I also checked my access logs to look at page request statistics and realised that I also need to cache the RSS request pages.

The changes to the HTACCESS file

Here is the piece of rewrite magic which implements the cache:

RewriteCond %{HTTP_COOKIE}           !blog_user
RewriteCond %{REQUEST_METHOD}        =GET                      [NC]
RewriteCond %{REQUEST_URI}           /(article-\d+|index.html|index|sitemap.xml|search-\w+|rss-[0-9a-z]*)$
RewriteCond %{REQUEST_URI}           /(article-\d+|index|sitemap|search-\w+|rss-[0-9a-z]*)
RewriteCond %{DOCUMENT_ROOT}/b/html_cache/%1.html -f
RewriteRule ^blog/([^.]*).*$        /b/html_cache/$1.html     [L]

If you have read my earlier .htaccess article, then you will recall that Webfusion does not decode sub-domains directly, so you need to use a rewrite rule to do this.  In my case my blog sub-domain gets mapped onto a blog pseudo subdirectory.  This rule applies to any request to this pseudo subdirectory (the RewriteRule directive), and subject to the conditions, it does an internal map to the corresponding cached HTML file:

Hence if you are a guest reading this article, then you will probably be viewing the cached version pulled from an internal redirect to /websites/LinuxPackage02/el/li/so/ellisons.org.uk/public_html/b/html_cache/article-45.html.
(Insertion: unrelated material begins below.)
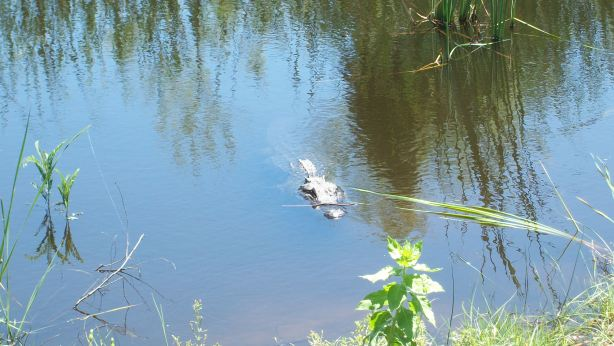 Alligator at Aransas National WIldlife Refge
Yes, this is a somewhat complex rewrite rule, and yes, this involves an Apache overhead, but this is tiny compared that of loading the PHP compiler/interpreter under suPHP and running the script.

Cache coherency

As I discuss above, the HTML cache can contain articles, the top level index, the sitemap XML and keyword searches.  Updates to any of these can make cache content stale, and therefore update functions may need to trigger the deletion of cache files.  I adopt a lazy approach to refilling the cache: that is updates do not trigger the corresponding recreation of previously cached pages; this is left to the next request which will trigger the PHP script and this will recreate the file.
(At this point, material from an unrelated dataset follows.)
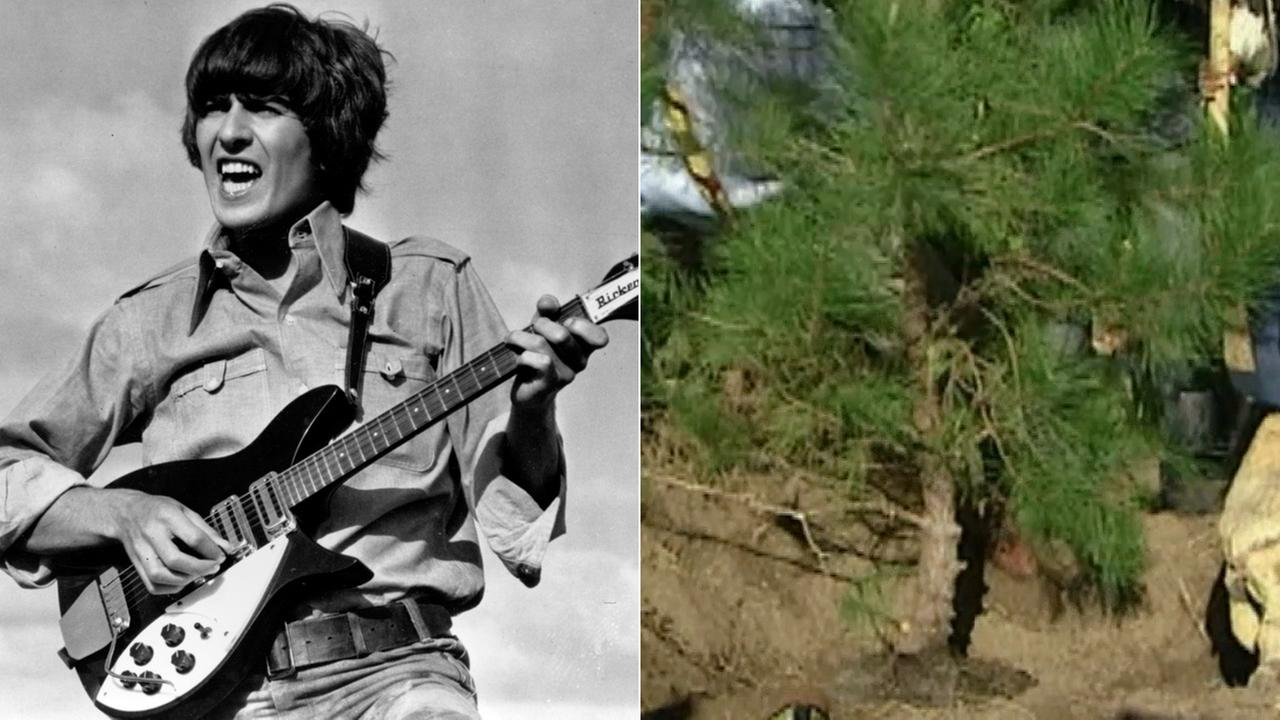 A tree planted in Griffith Park to honor former Beatle George Harrison has been killed - by beetles.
To keep the coherency logic simple, I have not adopted an absolutely minimal approach to cache entry deletion.  For example, the index page includes a “taster” extract of the most recent N articles.  Hence updating an article this could potentially make the cached index page stale.  I could put in a check to ensure that the updated article is one of the most recent N, or even a check to see if the extract that appears on the index page has actually changed.  Nope, this just isn’t worth the complication.  If I change any article, then I delete the index.  At worst this generates one extra script invocation to recreate it per article following an article change/creation.  This isn’t a material cost given that I typically will only make at most one such change per day.  Hence I have implemented the following cache purge rules:

Note that article creation does not immediately impact the cache as article creation is an admin function and they are initially hidden from general users.  Unhiding an article is an attribute change which purges the entire cache.

Etags and all that

Remember that client-side caching within the user’s browser is also an important server load and response factor.  The cached HTML has its Etags automatically generated by Apache to facilitate this.  I drop the Inode from the default setting, and instead use FileETag MTime Size.  My reason is that the shared service is hosted by a cluster and the Inode representation might vary depending on the serving node, resulting in spurious Etag missies. 

I don’t also bother recreating this Etag for the scripted output which means for the user whose request initiates the script which primes the cache, his or her browser will end up doing a full download for the next view as the Etags will be different.  Tough.

Also because the HTML can now be flushed (e.g. when a user adds a comment), I’ve dropped the ExpiresByType option for HTML files.  Any browser cache validation will be via an Etag validation.